» **Requirement**
Copy only this range: the line with "Amongst the items" through the final line of the material, inclusive at both ends.

» **Data to use**

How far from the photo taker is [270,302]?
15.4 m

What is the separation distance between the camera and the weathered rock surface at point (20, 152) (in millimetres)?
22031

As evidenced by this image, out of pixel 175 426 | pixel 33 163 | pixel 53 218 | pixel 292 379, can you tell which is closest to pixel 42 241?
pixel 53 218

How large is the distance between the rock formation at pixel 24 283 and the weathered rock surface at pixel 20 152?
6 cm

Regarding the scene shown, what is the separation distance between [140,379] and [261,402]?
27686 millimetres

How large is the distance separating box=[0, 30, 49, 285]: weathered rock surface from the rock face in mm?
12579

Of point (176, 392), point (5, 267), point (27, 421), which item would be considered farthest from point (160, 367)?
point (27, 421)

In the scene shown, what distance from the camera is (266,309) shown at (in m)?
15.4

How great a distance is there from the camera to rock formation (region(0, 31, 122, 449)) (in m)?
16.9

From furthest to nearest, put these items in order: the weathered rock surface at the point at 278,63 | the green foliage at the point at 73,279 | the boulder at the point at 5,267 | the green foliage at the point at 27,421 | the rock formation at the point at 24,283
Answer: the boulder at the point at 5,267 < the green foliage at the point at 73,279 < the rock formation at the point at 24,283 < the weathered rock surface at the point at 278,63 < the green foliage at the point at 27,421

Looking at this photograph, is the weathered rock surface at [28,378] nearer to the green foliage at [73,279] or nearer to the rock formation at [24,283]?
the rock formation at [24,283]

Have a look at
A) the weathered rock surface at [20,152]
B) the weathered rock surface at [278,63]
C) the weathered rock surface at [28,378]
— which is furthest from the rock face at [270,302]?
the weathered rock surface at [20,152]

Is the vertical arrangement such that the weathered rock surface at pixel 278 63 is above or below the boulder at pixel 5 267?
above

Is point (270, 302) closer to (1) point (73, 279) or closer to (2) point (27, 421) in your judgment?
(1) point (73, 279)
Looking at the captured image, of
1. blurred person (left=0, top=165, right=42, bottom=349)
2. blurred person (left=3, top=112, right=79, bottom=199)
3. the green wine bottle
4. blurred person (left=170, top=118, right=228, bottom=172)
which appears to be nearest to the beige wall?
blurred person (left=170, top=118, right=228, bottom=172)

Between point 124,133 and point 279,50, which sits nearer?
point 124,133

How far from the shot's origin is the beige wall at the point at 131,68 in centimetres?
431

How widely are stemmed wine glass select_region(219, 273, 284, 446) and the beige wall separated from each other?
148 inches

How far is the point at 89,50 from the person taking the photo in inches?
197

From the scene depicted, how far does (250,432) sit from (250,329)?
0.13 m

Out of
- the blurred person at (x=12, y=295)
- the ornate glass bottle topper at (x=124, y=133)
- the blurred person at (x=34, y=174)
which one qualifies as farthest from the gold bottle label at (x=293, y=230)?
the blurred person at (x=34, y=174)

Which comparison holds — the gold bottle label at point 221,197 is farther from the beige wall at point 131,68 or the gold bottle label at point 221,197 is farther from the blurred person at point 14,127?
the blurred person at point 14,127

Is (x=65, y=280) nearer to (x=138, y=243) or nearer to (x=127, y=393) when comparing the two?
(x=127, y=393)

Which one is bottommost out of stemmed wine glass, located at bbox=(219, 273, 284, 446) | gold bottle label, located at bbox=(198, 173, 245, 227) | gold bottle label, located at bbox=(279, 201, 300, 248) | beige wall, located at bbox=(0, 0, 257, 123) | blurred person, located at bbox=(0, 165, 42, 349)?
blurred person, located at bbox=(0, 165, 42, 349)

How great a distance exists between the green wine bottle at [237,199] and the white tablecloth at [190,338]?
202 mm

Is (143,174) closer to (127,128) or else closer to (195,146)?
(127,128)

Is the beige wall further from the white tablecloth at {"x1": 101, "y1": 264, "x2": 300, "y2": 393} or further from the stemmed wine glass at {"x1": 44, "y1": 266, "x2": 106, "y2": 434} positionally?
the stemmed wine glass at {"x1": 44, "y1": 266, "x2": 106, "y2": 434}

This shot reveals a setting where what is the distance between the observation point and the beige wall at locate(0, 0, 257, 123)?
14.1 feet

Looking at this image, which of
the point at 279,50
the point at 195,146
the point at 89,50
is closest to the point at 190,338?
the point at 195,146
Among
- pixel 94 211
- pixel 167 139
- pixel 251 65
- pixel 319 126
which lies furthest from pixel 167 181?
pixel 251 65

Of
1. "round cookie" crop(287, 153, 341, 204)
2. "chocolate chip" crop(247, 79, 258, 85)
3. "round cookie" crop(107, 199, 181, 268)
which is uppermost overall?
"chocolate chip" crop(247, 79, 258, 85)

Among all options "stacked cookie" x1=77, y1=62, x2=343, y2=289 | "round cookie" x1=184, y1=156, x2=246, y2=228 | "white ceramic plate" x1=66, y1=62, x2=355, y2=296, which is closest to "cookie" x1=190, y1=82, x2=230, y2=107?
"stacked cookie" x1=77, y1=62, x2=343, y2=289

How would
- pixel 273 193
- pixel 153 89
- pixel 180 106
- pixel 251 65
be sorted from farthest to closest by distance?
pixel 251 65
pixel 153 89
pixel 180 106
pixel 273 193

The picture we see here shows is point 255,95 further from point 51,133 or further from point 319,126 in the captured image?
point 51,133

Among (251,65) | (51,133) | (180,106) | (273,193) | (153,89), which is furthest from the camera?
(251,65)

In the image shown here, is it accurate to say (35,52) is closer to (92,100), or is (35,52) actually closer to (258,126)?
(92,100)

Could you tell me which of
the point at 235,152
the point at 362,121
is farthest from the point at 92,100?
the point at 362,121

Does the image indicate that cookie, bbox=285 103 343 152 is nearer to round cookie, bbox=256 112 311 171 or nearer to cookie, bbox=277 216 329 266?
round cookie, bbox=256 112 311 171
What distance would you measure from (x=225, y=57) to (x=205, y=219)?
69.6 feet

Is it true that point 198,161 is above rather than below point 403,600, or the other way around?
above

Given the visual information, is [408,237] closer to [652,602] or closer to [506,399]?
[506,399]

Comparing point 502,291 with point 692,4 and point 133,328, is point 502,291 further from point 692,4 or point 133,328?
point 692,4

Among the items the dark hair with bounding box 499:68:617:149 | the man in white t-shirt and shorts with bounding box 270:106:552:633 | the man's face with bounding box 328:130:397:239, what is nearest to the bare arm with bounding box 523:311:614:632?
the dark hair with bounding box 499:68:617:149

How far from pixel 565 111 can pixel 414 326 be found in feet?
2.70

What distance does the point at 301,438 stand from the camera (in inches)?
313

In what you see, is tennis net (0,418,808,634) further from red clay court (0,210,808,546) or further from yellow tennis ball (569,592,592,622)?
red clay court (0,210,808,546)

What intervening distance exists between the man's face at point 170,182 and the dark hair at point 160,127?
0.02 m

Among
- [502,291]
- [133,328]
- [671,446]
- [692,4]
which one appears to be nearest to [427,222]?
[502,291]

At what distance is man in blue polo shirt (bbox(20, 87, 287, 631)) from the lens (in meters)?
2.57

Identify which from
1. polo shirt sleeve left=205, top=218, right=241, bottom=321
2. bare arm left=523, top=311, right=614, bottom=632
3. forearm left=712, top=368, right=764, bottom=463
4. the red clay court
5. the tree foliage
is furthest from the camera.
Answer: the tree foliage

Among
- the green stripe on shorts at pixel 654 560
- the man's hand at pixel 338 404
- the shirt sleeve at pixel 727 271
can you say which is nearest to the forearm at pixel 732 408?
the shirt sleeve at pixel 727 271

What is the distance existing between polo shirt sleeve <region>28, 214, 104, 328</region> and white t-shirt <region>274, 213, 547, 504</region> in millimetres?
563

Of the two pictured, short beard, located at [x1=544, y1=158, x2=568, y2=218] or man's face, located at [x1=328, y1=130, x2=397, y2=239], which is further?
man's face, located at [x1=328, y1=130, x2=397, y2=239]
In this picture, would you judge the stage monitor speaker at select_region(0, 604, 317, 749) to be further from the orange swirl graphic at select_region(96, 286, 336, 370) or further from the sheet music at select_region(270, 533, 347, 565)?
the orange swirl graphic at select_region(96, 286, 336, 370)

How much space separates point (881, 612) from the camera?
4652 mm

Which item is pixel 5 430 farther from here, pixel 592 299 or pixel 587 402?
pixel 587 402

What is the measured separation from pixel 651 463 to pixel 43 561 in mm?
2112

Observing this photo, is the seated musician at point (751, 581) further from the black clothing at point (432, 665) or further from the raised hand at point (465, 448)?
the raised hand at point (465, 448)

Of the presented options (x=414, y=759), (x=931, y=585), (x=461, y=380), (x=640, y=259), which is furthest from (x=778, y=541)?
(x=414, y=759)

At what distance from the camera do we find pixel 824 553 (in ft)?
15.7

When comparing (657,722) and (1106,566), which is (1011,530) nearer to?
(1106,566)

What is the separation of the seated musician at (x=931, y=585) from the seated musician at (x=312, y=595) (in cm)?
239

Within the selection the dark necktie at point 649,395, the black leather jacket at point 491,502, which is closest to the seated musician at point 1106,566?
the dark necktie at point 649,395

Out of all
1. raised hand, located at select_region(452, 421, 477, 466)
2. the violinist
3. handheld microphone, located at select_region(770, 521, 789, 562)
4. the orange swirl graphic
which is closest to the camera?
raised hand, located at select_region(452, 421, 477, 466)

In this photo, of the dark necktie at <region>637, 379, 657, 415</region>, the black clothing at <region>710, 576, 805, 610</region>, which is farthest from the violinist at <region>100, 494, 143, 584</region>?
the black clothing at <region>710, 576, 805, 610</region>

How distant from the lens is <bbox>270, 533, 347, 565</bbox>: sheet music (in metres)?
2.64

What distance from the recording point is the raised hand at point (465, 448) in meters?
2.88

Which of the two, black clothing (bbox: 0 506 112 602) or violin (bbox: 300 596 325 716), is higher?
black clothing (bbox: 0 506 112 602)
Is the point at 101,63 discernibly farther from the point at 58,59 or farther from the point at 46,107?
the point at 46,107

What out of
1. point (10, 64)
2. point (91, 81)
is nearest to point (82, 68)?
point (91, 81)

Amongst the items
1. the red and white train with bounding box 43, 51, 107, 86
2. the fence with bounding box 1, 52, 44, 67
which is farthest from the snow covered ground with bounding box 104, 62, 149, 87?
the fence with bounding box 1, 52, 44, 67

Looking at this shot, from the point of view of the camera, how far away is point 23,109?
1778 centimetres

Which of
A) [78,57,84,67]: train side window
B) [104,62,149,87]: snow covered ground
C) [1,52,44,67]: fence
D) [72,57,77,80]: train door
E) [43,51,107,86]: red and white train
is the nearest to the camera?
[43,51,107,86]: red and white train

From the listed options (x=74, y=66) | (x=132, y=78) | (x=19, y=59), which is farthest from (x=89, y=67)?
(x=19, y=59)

» **Task output**
Amongst the items
1. the red and white train with bounding box 43, 51, 107, 86
2. the fence with bounding box 1, 52, 44, 67
which is farthest from the snow covered ground with bounding box 104, 62, 149, 87?
the fence with bounding box 1, 52, 44, 67

Looking at this shot, from the point of view of the camera, how far away is point 23,109?
1778 centimetres

Which of
A) [78,57,84,67]: train side window
B) [104,62,149,87]: snow covered ground
C) [1,52,44,67]: fence
D) [72,57,77,80]: train door
E) [43,51,107,86]: red and white train
is the nearest to the camera?
[43,51,107,86]: red and white train

From the listed options (x=74, y=66) | (x=132, y=78) | (x=19, y=59), which is farthest from (x=89, y=67)?
(x=19, y=59)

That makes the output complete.